Research Paper Volume 13, Issue 4 pp 5686—5697
Identification of hub genes associated with adult acute myeloid leukemia progression through weighted gene co-expression network analysis
- 1 Institute of Hematology, Union Hospital, Tongji Medical College, Huazhong University of Science and Technology, Wuhan 430022, China
Received: June 24, 2020 Accepted: December 18, 2020 Published: February 11, 2021https://doi.org/10.18632/aging.202493
How to Cite
Copyright: © 2021 Zhu et al. This is an open access article distributed under the terms of the Creative Commons Attribution License (CC BY 3.0), which permits unrestricted use, distribution, and reproduction in any medium, provided the original author and source are credited.

Raw data -
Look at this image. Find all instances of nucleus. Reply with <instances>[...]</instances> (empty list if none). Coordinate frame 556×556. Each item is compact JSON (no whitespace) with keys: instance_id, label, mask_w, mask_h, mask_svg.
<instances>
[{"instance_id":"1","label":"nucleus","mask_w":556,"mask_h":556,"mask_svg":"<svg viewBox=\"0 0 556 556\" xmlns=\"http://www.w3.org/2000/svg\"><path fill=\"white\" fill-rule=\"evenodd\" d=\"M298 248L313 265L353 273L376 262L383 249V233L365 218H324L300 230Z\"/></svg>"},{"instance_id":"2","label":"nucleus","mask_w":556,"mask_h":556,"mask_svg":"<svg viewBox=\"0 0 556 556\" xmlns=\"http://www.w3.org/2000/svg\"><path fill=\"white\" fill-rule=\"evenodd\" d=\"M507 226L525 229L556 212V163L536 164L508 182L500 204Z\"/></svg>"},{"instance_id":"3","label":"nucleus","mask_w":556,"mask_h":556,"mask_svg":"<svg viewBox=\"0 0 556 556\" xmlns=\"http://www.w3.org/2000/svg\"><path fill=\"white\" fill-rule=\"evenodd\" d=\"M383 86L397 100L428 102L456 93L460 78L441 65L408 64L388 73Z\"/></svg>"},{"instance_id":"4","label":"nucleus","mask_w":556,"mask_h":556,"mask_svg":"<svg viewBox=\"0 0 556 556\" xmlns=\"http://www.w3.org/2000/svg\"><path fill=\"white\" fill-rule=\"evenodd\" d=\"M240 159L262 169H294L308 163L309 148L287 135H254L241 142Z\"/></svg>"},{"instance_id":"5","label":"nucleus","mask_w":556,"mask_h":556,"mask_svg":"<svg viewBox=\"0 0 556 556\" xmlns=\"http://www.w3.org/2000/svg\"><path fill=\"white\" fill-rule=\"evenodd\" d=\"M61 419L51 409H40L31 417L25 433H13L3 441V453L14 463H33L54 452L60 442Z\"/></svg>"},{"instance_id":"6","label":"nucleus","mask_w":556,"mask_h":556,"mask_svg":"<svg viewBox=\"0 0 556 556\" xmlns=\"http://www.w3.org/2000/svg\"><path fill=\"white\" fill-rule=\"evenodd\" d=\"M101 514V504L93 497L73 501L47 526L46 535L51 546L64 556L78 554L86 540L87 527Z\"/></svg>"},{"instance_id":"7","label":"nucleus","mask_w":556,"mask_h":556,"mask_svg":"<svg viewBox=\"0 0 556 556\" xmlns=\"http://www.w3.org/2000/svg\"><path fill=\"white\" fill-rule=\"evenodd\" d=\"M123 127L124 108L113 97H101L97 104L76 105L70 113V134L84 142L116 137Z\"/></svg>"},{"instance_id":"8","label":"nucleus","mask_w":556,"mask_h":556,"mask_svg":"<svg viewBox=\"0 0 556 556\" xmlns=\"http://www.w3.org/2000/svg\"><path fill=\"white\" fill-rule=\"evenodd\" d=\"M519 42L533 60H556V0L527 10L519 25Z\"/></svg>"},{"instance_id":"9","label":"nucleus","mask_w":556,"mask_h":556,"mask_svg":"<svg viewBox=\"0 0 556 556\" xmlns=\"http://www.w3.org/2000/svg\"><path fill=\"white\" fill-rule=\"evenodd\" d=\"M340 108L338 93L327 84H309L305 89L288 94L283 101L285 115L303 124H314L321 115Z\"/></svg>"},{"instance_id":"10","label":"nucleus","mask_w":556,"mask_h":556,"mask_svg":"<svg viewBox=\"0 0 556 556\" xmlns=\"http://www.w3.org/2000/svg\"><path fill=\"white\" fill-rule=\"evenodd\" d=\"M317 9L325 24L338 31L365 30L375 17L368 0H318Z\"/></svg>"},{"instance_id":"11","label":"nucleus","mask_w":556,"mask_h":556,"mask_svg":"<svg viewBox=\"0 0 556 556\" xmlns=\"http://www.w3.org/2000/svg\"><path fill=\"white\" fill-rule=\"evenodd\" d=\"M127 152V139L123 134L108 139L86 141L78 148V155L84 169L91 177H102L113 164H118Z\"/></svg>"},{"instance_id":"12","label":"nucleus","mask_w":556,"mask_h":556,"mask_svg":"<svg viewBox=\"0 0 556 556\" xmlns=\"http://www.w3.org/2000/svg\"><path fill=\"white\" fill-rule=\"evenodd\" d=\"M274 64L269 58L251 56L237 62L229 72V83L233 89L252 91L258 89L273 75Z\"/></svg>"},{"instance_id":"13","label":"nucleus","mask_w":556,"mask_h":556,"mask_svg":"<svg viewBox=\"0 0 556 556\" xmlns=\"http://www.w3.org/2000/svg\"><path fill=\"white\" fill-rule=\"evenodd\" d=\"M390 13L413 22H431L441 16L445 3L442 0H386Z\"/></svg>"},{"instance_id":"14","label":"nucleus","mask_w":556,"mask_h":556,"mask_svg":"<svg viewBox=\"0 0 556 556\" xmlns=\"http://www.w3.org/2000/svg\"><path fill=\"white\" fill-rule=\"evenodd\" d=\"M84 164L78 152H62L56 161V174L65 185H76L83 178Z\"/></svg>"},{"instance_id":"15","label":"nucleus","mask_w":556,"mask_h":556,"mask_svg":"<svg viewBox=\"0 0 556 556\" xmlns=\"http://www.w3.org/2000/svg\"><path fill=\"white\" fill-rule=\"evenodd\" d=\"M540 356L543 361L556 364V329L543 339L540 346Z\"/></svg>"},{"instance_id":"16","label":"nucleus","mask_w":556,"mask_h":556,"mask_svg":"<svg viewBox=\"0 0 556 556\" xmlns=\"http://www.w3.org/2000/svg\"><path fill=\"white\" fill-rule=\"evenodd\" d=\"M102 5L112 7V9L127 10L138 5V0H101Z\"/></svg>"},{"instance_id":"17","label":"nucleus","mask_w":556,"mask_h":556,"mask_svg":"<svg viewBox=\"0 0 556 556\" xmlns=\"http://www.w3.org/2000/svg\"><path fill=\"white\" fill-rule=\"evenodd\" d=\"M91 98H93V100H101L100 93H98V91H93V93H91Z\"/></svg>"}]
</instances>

Action item A -
Under which license does the leukemia paper header say the article is distributed?
Action item B -
Output the part of the leukemia paper header that opens with the words containing "Research Paper Volume" and closes with "source are credited.".
The material has no connection to the leukemia paper header.

Exercise output A -
The Creative Commons Attribution License (CC BY 3.0).

Exercise output B -
Research Paper Volume 13, Issue 4 pp 5686—5697
Identification of hub genes associated with adult acute myeloid leukemia progression through weighted gene co-expression network analysis
- 1 Institute of Hematology, Union Hospital, Tongji Medical College, Huazhong University of Science and Technology, Wuhan 430022, China
Received: June 24, 2020 Accepted: December 18, 2020 Published: February 11, 2021https://doi.org/10.18632/aging.202493
How to Cite
Copyright: © 2021 Zhu et al. This is an open access article distributed under the terms of the Creative Commons Attribution License (CC BY 3.0), which permits unrestricted use, distribution, and reproduction in any medium, provided the original author and source are credited.